Need a wardrobe upgrade? You could ask the fashion mavens at Netflix’s Queer Eye — or you could use a new neural network.
What’s new: Yen-Liang Lin, Son Tran, and Larry S. Davis at Amazon propose Category-based Subspace Attention Network (CSA-Net) to predict and retrieve compatible garments and accessories that complement one another. (This is the third of three papers presented by Amazon at the IEEE Conference on Computer Vision and Pattern Recognition (CVPR). We covered the others in previous issues).
Key insight: Suppose you have several items that go together and want one more to complete the ensemble. Past approaches such as SCE-Net can find compatible outfits by scoring pairs of garments or accessories, but Amazon’s catalogue is too vast to compare every pair of items in it. CSA-Net retrieves items by learning a vector description of each item and finding nearby items. The network adjusts its representation based on the categories already selected. For instance, given a shirt and shoes, it can find a matching handbag or hat.
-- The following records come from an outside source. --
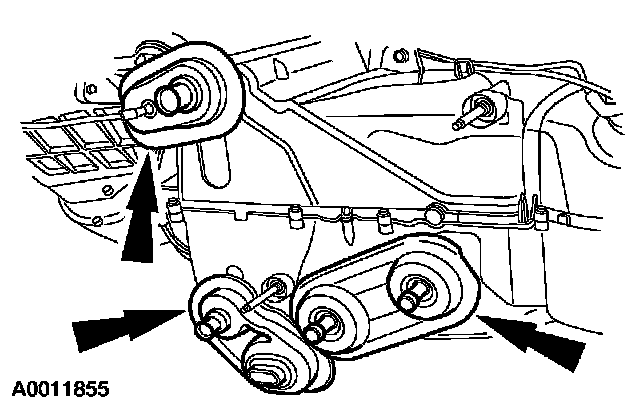 A0011855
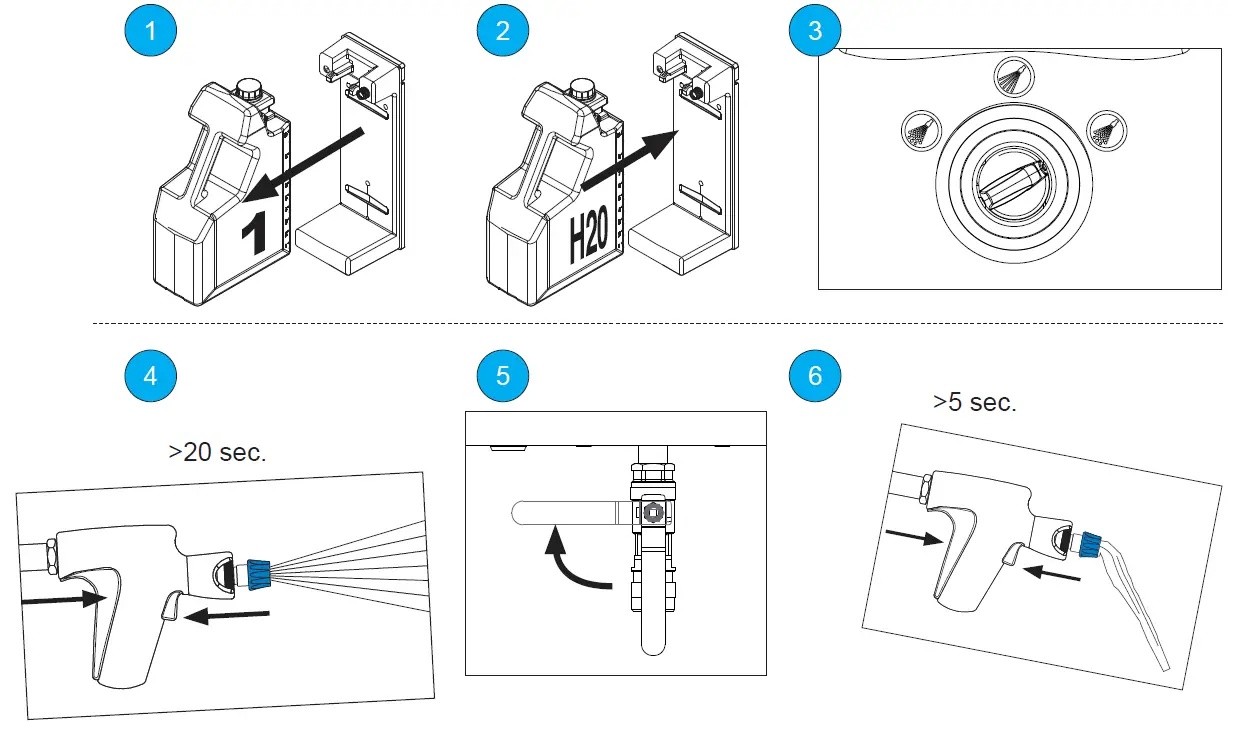 1

1

2

H20

3

4

>20 sec.

5

6

>5 sec.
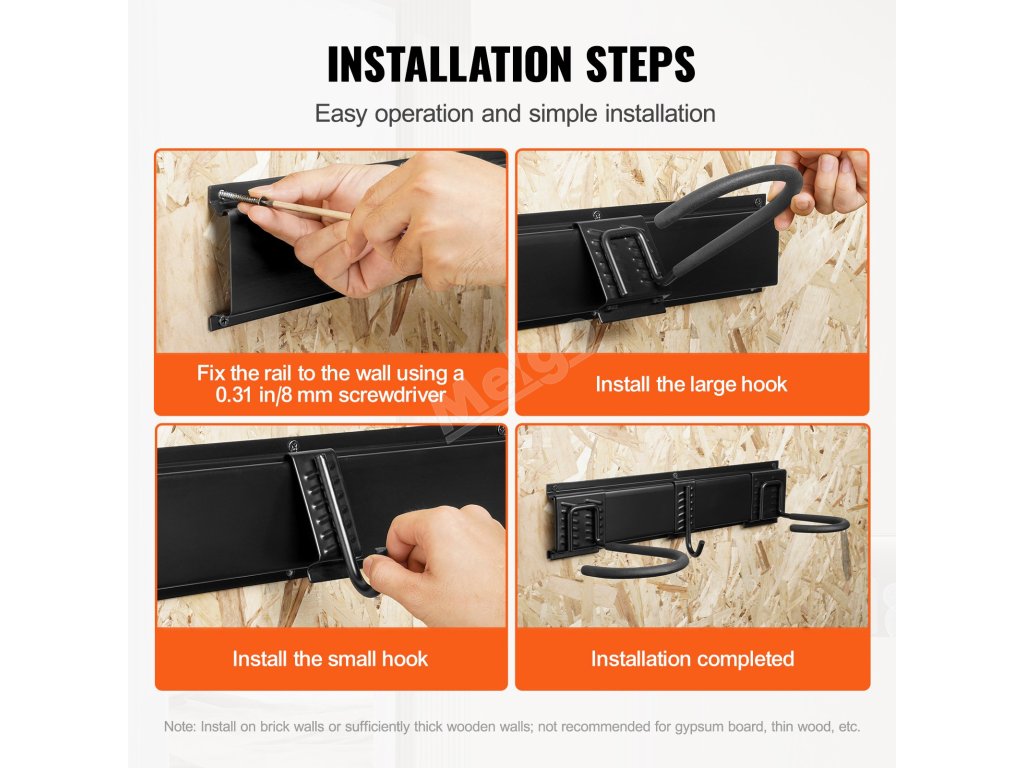 INSTALLATION STEPS

Easy operation and simple installation

Fix the rail to the wall using a 0.31 in/8 mm screwdriver

Install the large hook

Install the small hook

Installation completed

Note: Install on brick walls or sufficiently thick wooden walls; not recommended for gypsum board, thin wood, etc.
How it works: The researchers trained CSA-Net by providing outfits to complete, sets of candidate items, and labels that identify compatible candidates. CSA-Net learned to place outfits and compatible items nearby in the feature space while placing incompatible items farther away.
- A convolutional neural network learns features from an image of a garment or accessory.
- An attention mechanism modifies the features to place different types of items that go together — matching shirts and pants, matching pants and shoes — in distinct subspaces, or portions of the feature space.
- Presented with several items that comprise an incomplete outfit, CSA-Net predicts a missing item by pairing it with each item separately. Say you have a hat, pants, and shoes, and you want a top. The system looks for a top that goes with your hat, then a top that goes with your pants, and so on. It settles on the top that’s nearest to every other item.
Results: The researchers evaluated CSA-Net on the Polyvore-Outfit dataset of fashion items and labels that detail their compatibility. Provided an incomplete outfit of four items, CSA-Net predicted the correct fifth piece 59.26 percent of the time, compared with 53.67 percent achieved by the previous state of the art. It also outperformed the previous state of the art in predicting whether a pair of garments is compatible, achieving a higher area under the curve (the probability of predicting a positive match instead of a negative match).
Why it matters: The universe of fashion items and accessories is immense and complex, posing a challenge for matching items situated in a feature space. CSA-Net makes the task more tractable by restructuring the feature space into compatible subspaces.
We’re thinking: Leave it to machine learning engineers to build technology that liberates them from having to decide which shirt goes with what pants and shoes.